Townsend Harris
Townsend Harris was the first Consul General of the United States to Japan, and the founder of the City University of New York (CUNY). He is particularly known for the US-Japan Treaty of Amity and Commerce, also known as the Harris Treaty.
Following Commodore Perry's 1854 Convention of Kanagawa, a US consulate was established at Shimoda. Harris arrived there in August 1856 with official documents from President Franklin Pierce, and with the aims of concluding a commerce treaty with Japan. Harris became the first US consul general resident in Japan, and entered into negotiations with the shogunate's Lead Elder (rôjû shuza) and gaikoku jimu toriatsukai, Hotta Masayoshi, to work towards a treaty which would open full formal diplomatic and commercial relations between the US and Japan. Harris is described as being "overbearing and arrogant," insisting on presenting a letter from President Pierce only to the shogun, and refusing to speak to any other officials as to the nature of the "important matter" which he intended to speak to the shogun about. This resulted in Hotta being even more resistant and oppositional than he might have been otherwise, and repeatedly rejecting Harris' requests to travel to Edo. In the end, however, with the arrival of another American warship, the Japanese relented. Harris traveled to Edo that December, was granted an audience with the shogun, and from that point forward, remained in Edo and entered more earnestly into negotiations with Hotta.[1]

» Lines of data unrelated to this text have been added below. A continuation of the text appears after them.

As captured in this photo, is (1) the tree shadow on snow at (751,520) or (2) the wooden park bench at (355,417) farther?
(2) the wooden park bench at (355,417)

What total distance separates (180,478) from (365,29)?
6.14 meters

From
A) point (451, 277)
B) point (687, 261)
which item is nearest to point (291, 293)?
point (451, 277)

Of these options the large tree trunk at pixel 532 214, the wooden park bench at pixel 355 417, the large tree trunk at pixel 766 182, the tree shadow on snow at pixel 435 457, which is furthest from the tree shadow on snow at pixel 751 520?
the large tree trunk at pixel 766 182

Harris presented the Japanese with a draft treaty which provided for the exchange of formal diplomatic representatives & establishment of consular residences in their respective capitals; the opening of Osaka, Kyoto, Edo, and three other ports to trade; and rights of Americans to freedom of movement and free trade within Japan. He insisted upon the acceptance of this draft of the treaty, and refused to entertain consideration of any drafts based on treaties Japan previously signed with the Dutch or the Russians. As a result, negotiations were dominated by Harris' demands and Japanese officials' resistance to those demands. In the end, the Japanese were successful only in rejecting the opening of Kyoto, and freedom of movement within the country for Americans other than diplomatic agents or consuls. Four ports, including Osaka and Hyôgo, were opened to American ships, as was Edo, to residence and commercial activities of Americans, along with the establishment of an American consular residence in Edo.[1]
After roughly two years of negotiations and difficulties, on 1858/7/12 (July 29), he was finally able to convince the Tokugawa shogunate to agree to a treaty, opening a number of ports to US trade, and granting Americans a degree of extraterritoriality, among other points.

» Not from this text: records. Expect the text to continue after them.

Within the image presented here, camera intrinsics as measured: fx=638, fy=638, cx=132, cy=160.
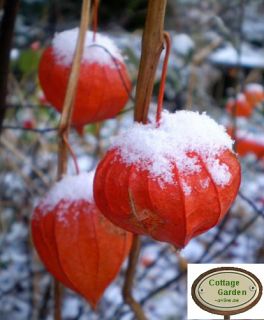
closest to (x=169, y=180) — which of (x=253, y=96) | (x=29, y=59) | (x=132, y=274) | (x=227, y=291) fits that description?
(x=227, y=291)

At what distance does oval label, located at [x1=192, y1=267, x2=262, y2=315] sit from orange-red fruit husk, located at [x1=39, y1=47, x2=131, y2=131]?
0.89ft

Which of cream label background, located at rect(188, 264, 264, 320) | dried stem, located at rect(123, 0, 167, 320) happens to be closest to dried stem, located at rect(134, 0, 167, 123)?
dried stem, located at rect(123, 0, 167, 320)

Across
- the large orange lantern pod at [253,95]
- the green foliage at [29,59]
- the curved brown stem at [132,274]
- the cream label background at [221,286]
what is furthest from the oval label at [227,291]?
the large orange lantern pod at [253,95]

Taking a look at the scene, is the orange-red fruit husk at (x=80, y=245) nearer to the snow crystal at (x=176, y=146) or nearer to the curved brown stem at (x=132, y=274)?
the curved brown stem at (x=132, y=274)

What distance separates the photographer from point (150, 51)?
0.48 m

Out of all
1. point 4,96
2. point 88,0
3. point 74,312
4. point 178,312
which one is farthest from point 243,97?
point 88,0

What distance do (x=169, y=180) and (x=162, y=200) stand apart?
15 mm

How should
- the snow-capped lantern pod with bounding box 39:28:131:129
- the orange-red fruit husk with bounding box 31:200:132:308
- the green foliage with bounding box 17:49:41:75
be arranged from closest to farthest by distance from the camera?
the orange-red fruit husk with bounding box 31:200:132:308 < the snow-capped lantern pod with bounding box 39:28:131:129 < the green foliage with bounding box 17:49:41:75

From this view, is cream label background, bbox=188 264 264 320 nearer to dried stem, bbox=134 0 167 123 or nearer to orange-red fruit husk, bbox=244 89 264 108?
dried stem, bbox=134 0 167 123

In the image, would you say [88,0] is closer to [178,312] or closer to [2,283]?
[2,283]

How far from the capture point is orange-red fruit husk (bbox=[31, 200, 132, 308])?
0.58 m

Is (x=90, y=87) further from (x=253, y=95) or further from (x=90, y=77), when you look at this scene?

Harris took up residence at Zenpuku-ji in the Azabu neighborhood of Edo in 1859/5 (June), at the same time as the British consul Rutherford Alcock established himself at Tôzen-ji in Takanawa, and the French consul Gustave Duchesne de Bellecourt set himself up at Saikai-ji in Mita.[2]

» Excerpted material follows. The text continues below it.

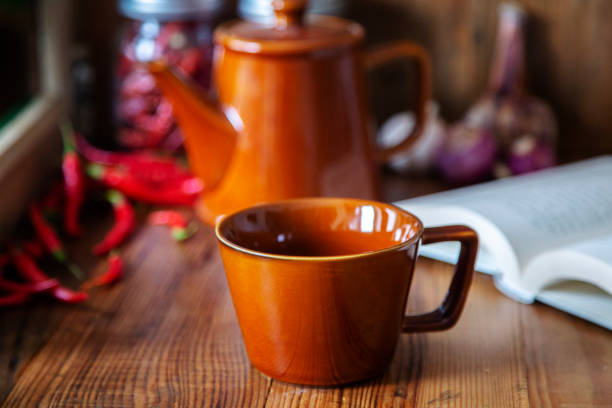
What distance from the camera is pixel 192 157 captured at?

He returned to the United States in 1862/4, after more than five and a half years in Japan. His time in Japan and relationship with a geisha named Okichi has been fictionalized in numerous plays and films, including Madame Butterfly, and Berthold Brecht's "The Judith of Shimoda."
References
- Dower, John. "Yokohama Boomtown: Foreigners in Treaty Port Japan (1859-1872)." MIT Visualizing Cultures. 2008.
- Plaque on Townsend Harris statue at Sakura castle.
- ↑ 1.0 1.1 Mitani Hiroshi, David Noble (trans.), Escape from Impasse, International House of Japan (2006), 268-272.
- ↑ Marco Tinello, "The termination of the Ryukyuan embassies to Edo : an investigation of the bakumatsu period through the lens of a tripartite power relationship and its world," PhD thesis, Università Ca' Foscari Venezia (2014), 187-188.
Other Reading
- Oliver Statler, Shimoda Story, Rutland, Vt.: Tuttle, 1971.
By the author of Japanese Inn. A blow-by-blow, non-flattering account of Harris' first year in Japan, in Shimoda. The book is particularly interesting because it uses a wealth of Japanese material, both national and local, to show how his presence affected national politics and also how the shogunate as well as the local Shimoda village officials dealt with this nuisance.